Contractor Risk Management

OSHA's new injury and illness reporting requirements — what you need to know

Avetta Marketing
min read

One of the keys to staying safe and compliant is getting and staying ahead of the latest regulations. In a move towards greater transparency and accountability, the Occupational Safety and Health Administration (OSHA) has introduced new rules around the reporting of workplace injuries and illnesses. These new regulations, effective from the beginning of 2024, mandate electronic submission of OSHA Form 300 and 301 data, changing the way workplace incidents are documented and reported.
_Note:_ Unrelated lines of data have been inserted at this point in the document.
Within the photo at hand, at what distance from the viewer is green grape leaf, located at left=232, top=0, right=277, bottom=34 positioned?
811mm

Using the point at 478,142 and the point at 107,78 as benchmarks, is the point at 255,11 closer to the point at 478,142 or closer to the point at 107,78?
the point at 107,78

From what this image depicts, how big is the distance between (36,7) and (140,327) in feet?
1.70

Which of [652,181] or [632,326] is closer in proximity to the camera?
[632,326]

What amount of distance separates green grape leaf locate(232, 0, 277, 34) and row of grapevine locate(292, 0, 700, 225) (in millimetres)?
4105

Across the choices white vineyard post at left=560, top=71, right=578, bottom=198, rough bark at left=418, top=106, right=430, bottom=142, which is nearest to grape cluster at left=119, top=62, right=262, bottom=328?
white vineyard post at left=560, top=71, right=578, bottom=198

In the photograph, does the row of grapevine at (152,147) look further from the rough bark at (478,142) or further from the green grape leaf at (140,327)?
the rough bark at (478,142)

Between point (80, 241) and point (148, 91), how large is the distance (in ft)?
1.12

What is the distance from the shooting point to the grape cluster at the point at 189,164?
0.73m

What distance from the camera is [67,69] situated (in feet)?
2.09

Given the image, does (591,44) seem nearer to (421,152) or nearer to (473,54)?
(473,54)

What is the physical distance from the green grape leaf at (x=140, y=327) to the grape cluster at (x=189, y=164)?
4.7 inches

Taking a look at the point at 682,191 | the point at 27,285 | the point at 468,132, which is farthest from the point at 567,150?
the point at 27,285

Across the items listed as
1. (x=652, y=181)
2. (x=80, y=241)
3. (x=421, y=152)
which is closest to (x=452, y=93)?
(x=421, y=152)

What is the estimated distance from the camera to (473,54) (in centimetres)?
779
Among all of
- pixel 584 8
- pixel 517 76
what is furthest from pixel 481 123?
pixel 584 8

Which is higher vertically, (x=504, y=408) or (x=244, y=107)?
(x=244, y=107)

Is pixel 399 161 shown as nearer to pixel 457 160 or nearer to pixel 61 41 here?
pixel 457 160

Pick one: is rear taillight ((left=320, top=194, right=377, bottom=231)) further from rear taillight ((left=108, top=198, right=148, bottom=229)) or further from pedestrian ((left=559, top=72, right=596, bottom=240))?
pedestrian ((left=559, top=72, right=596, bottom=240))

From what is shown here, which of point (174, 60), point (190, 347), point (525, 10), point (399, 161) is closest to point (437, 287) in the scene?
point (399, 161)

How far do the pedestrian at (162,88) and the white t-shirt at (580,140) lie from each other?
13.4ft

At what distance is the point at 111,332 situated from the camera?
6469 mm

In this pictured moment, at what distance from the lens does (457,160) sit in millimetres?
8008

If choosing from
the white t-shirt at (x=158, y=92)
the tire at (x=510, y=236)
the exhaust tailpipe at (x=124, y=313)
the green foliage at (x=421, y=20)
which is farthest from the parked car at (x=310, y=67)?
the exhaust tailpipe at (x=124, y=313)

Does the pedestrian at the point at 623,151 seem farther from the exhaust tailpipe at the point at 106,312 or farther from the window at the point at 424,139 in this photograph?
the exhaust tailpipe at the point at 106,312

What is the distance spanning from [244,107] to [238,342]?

The new requirements: A brief overview

Under the new regulations, establishments with 100 or more employees in designated high-hazard industries, as listed in the new requirements, must electronically submit detailed information about each recordable injury and illness. This includes specific details such as the date, physical location, and severity of the incident, information about the injured worker, and the circumstances surrounding the injury or illness.

Who needs to submit?

Establishments that had a peak employment of 100 or more employees during the previous calendar year, falling within the designated high-hazard industries, are required to comply with these new regulations. OSHA will provide an ITA Coverage Application to help establishments determine their compliance status. It's important to note that these requirements apply to establishments covered by Federal OSHA as well as establishments covered by states with their own occupational safety and health programs (State Plans).

Submission process and deadline

The data must be electronically submitted through OSHA's Injury Tracking Application (ITA). There are three methods for submission: using the webform on the ITA, submitting a CSV file, or employing an application programming interface (API) feed. The ITA will start accepting 2023 injury and illness data from January 2, 2024. The deadline for submission is March 2, 2024, and this requirement is annual, with subsequent deadlines falling on March 2 of each year.

Benefits of the new requirements

These new reporting requirements offer several benefits to both OSHA and various stakeholders within the workplace. For OSHA, access to establishment-specific, case-specific injury and illness data will enable the agency to identify specific hazards promptly. This direct interaction can lead to targeted enforcement and outreach activities, enhancing worker safety and health.

For interested parties, including employers, employees, customers, and the broader population, public access to this data allows for informed decisions about workplace safety and health. Researchers can identify patterns of injuries, illnesses, and hazardous conditions, leading to a safer working environment. OSHA emphasizes its commitment to protecting worker identities, employing various measures to ensure confidentiality while making substantial data available for analysis.

Conclusion

With these new regulations, OSHA is taking a significant step toward creating safer workplaces. By harnessing the power of detailed, case-specific data, OSHA aims to enhance workplace safety, foster transparency, and empower both employers and employees to make more informed decisions. Employers falling under the purview of these regulations must familiarize themselves with the new reporting requirements promptly to ensure compliance, contributing to a safer, healthier, and more transparent work environment for everyone involved.